- Massenburg Plantation
- U.S. National Register of Historic Places
- Location: Address Restricted; also 821 NC 561, near Louisburg, North Carolina
- Coordinates: 36°7′6″N 78°16′8″W﻿ / ﻿36.11833°N 78.26889°W
- Area: 24 acres (9.7 ha)
- Built: c. 1820, 1838, c. 1910
- Built by: Jones, William
- Architectural style: L-shaped, Bungalow/craftsman
- NRHP reference No.: 75001270, 00000225 (Boundary Increase)
- Added to NRHP: July 30, 1975, March 15, 2000 (Boundary Increase)

= Massenburg Plantation =

Historic house in North Carolina, United States

Massenburg Plantation, also known as Woodleaf Plantation, is a historic plantation house located near Louisburg, Franklin County, North Carolina.
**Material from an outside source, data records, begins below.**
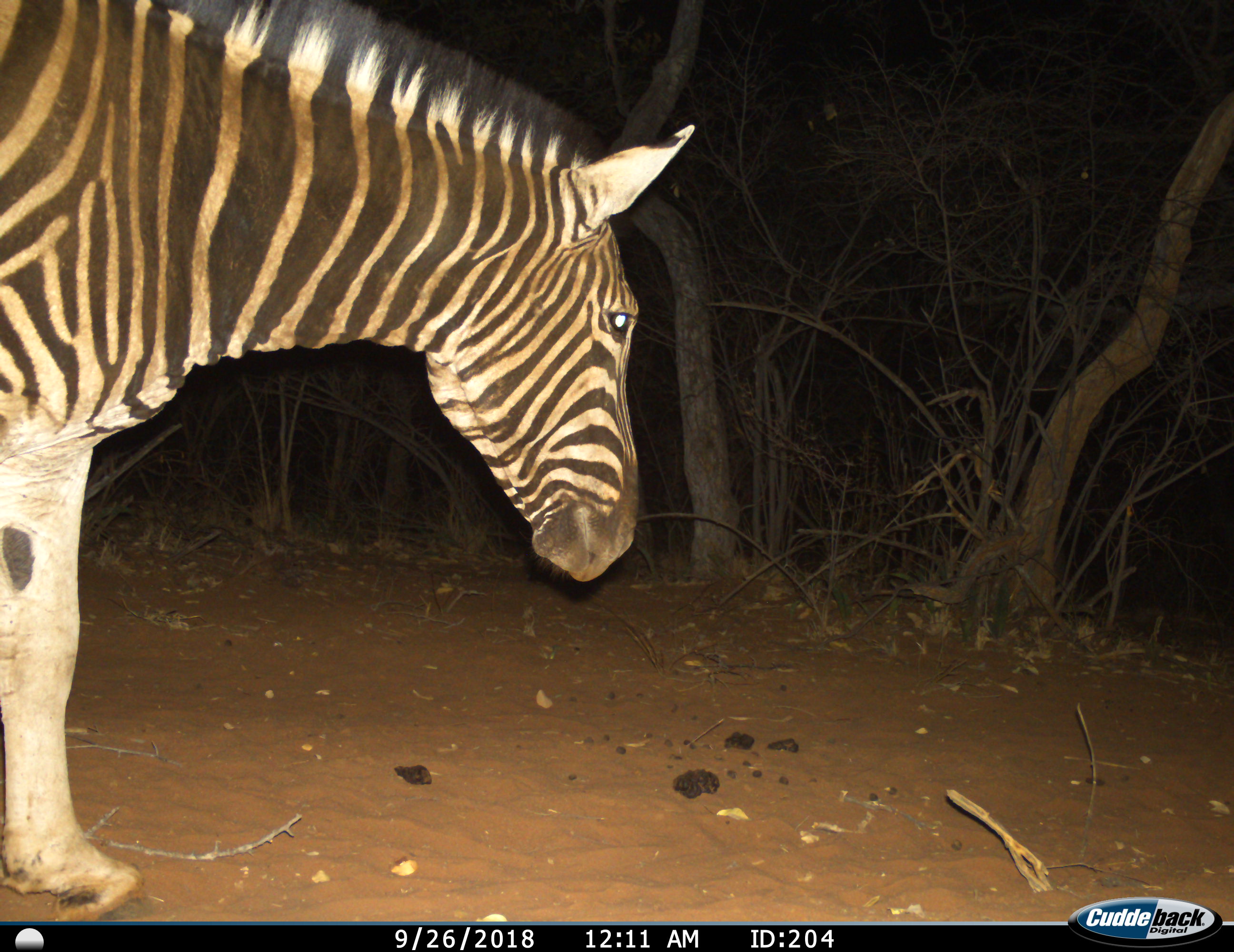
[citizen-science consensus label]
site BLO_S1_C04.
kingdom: Animalia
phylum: Chordata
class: Mammalia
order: Perissodactyla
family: Equidae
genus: Equus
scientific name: Equus quagga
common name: plains zebra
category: zebraplains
Zebraplains (plains zebra) (Equus quagga), count 1. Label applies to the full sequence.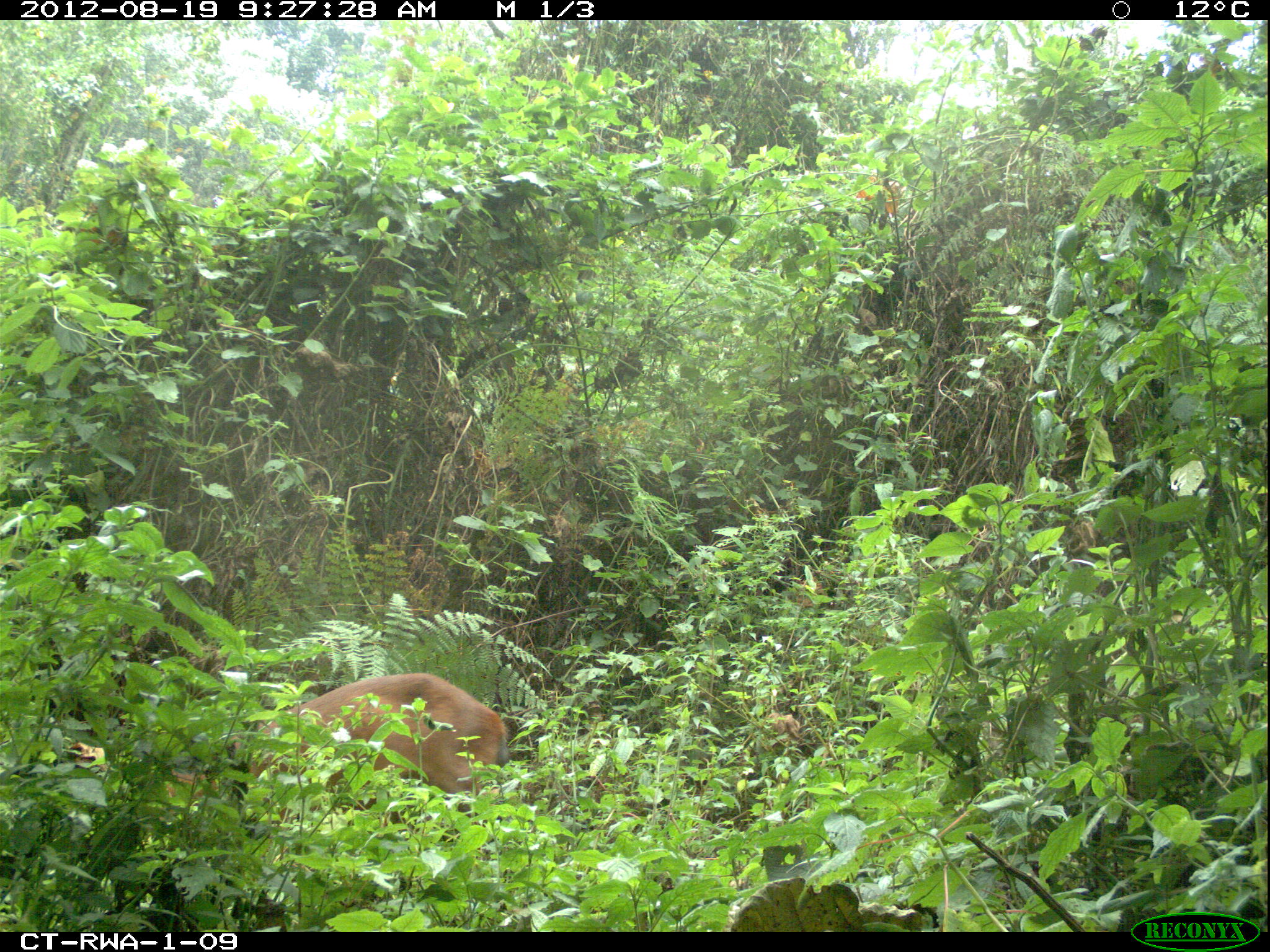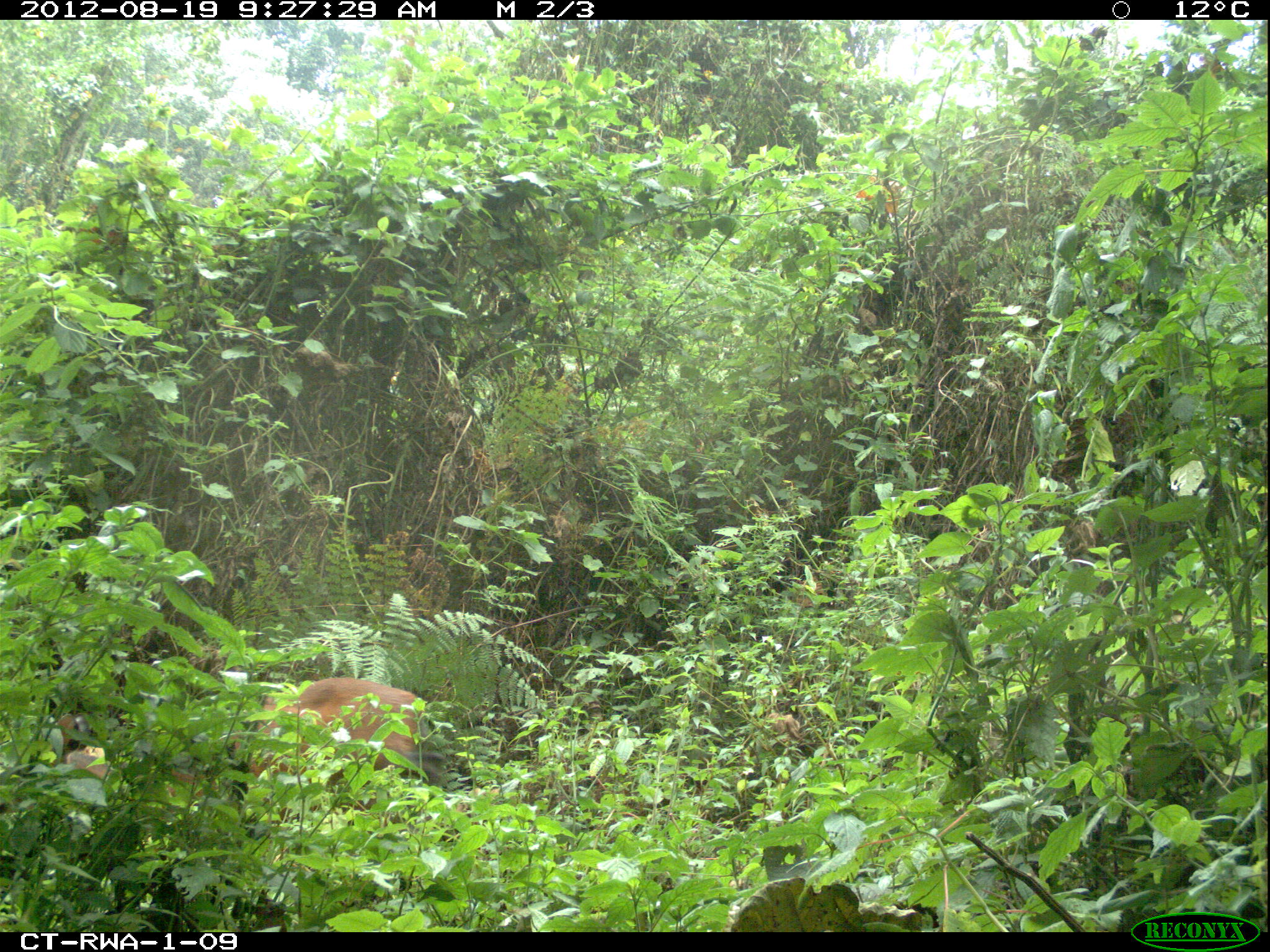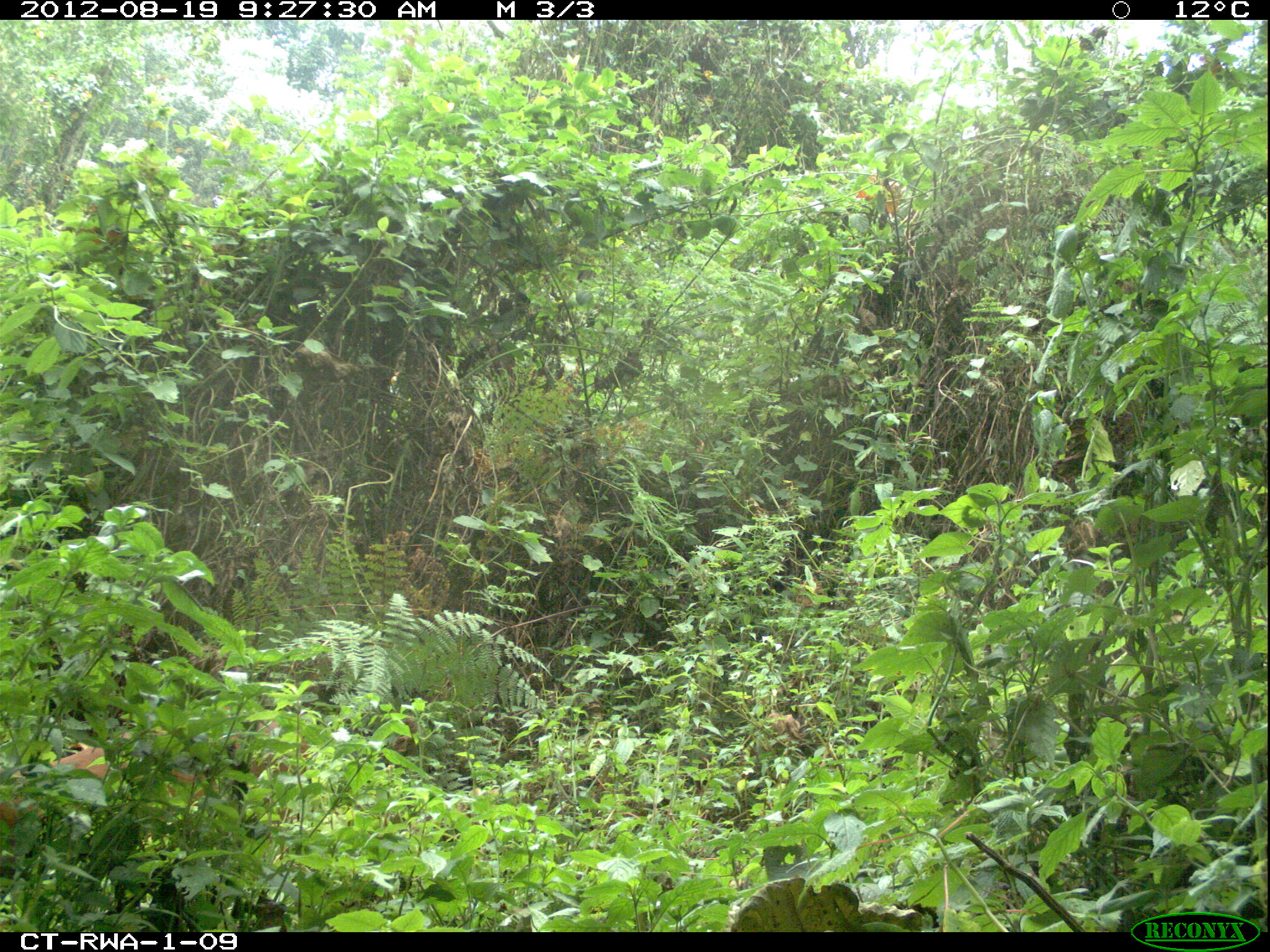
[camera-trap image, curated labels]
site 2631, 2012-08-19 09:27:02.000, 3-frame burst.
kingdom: Animalia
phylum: Chordata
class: Mammalia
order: Artiodactyla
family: Bovidae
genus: Cephalophus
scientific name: Cephalophus nigrifrons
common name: black-fronted duiker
Cephalophus nigrifrons (black-fronted duiker), count 1.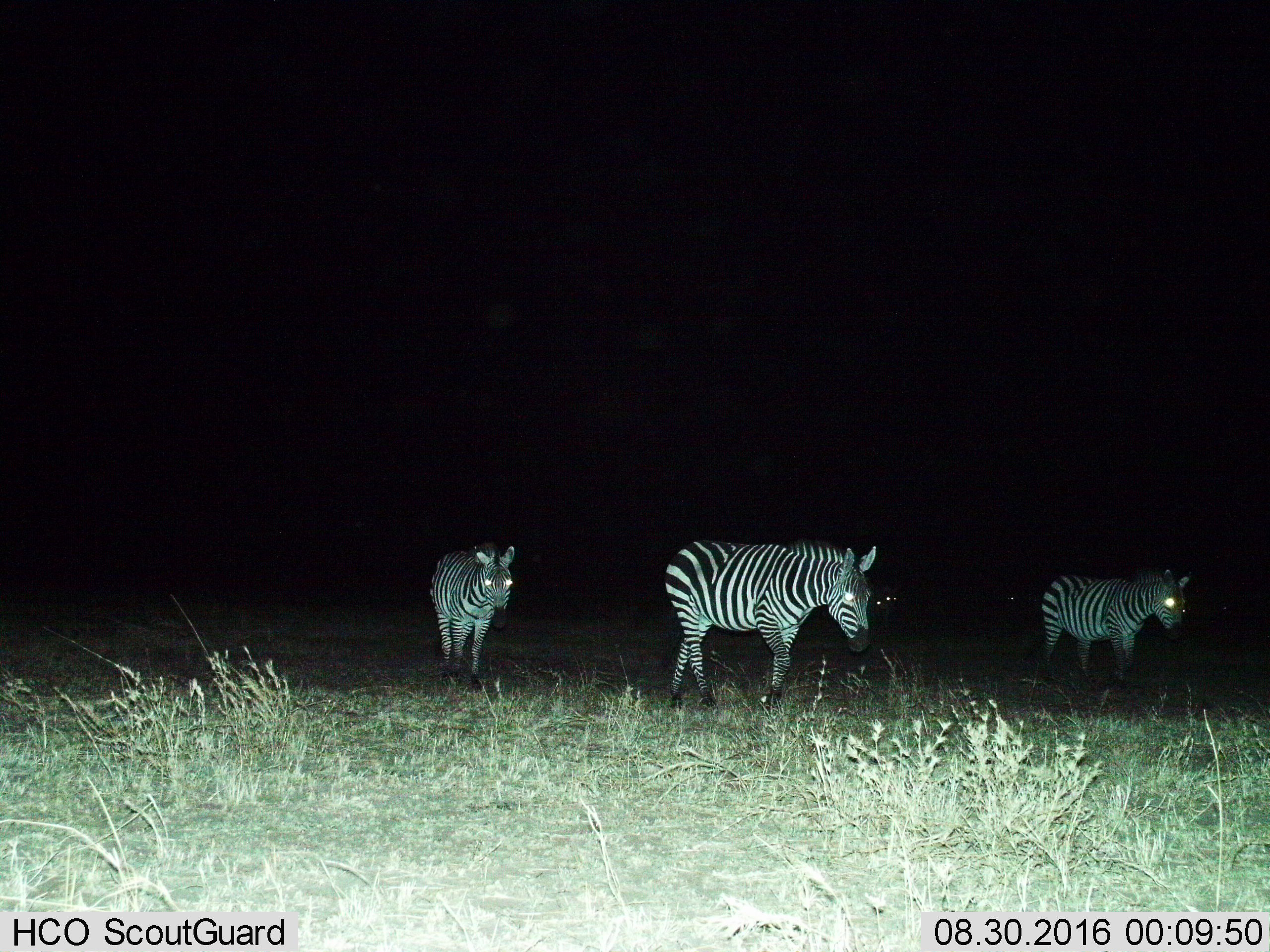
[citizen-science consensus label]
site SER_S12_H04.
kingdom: Animalia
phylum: Chordata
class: Mammalia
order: Perissodactyla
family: Equidae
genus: Equus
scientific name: Equus quagga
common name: plains zebra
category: zebraplains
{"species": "zebraplains (plains zebra) (Equus quagga)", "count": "3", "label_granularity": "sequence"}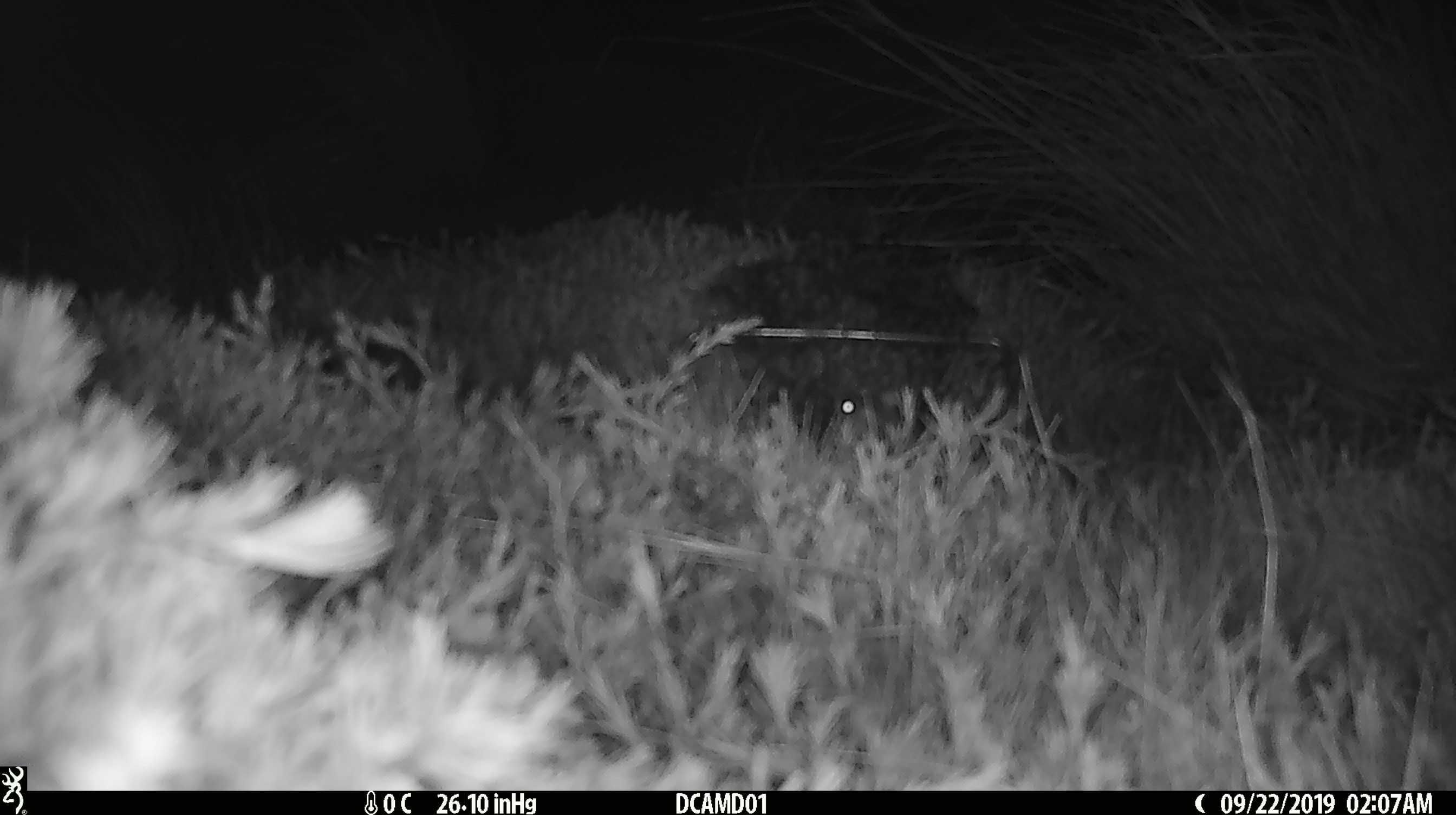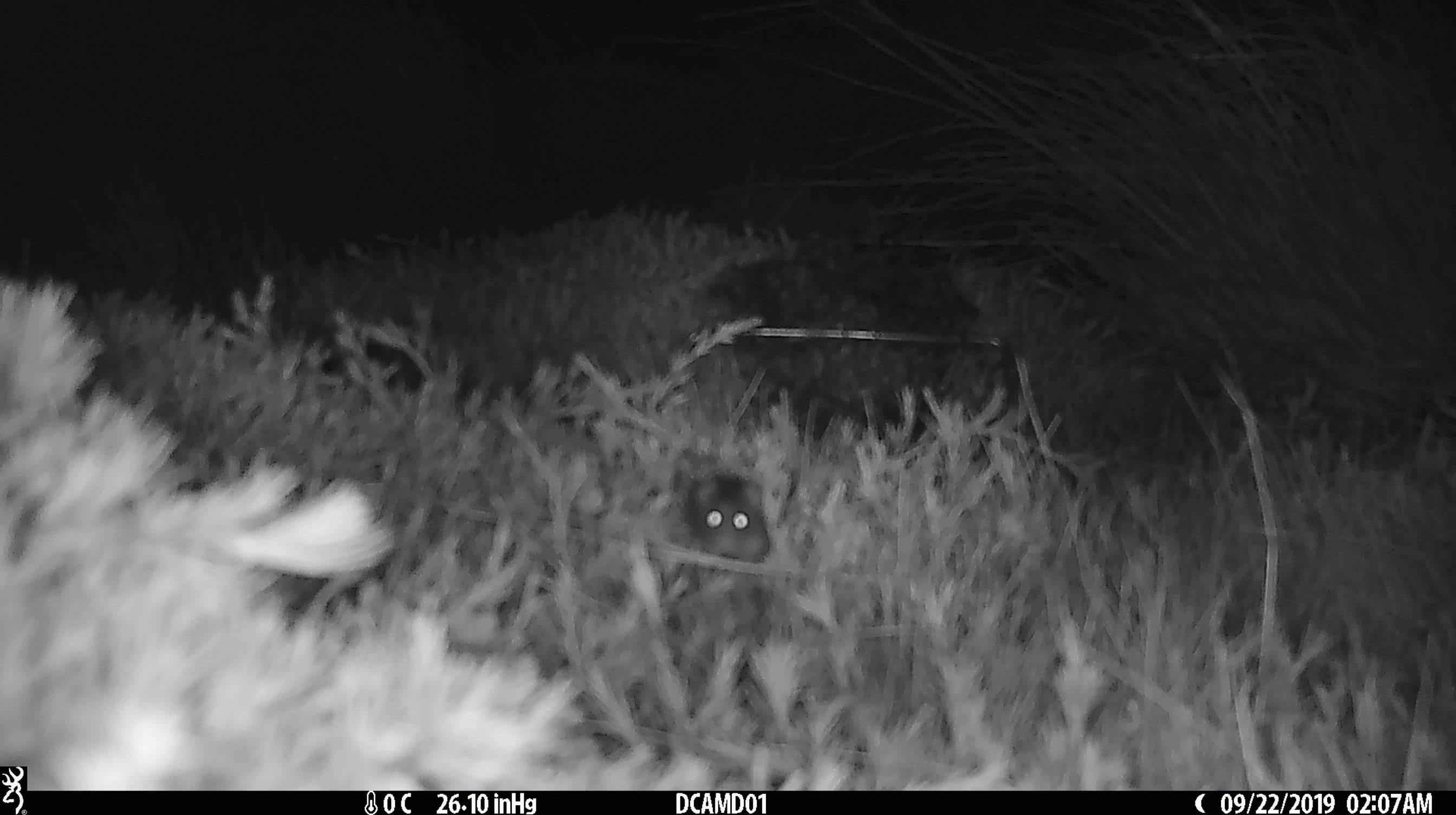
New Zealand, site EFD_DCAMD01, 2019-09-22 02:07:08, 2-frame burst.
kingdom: Animalia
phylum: Chordata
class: Mammalia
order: Rodentia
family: Muridae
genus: Mus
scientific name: Mus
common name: mouse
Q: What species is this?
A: Mouse (Mus).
The property encompasses 10 contributing buildings, 1 contributing site, and 1 contributing structure. The main house reached its present form in 1838, and is a simple two-story L-shaped dwelling, with a rear two-story wing. It is four bays wide and features a stone block chimney. The property is currently owned by Bill Lord and Sue Guerrant. The property also includes the contributing plantation office, smokehouse, cotton gin, storage building, hen house, 1 1/2-story Perry House bungalow (c. 1910), and Overseer's House ruins (c. 1832).

It was listed on the National Register of Historic Places in 1975, with a boundary increase in 2000. The property is currently owned by a descendant of the slaves.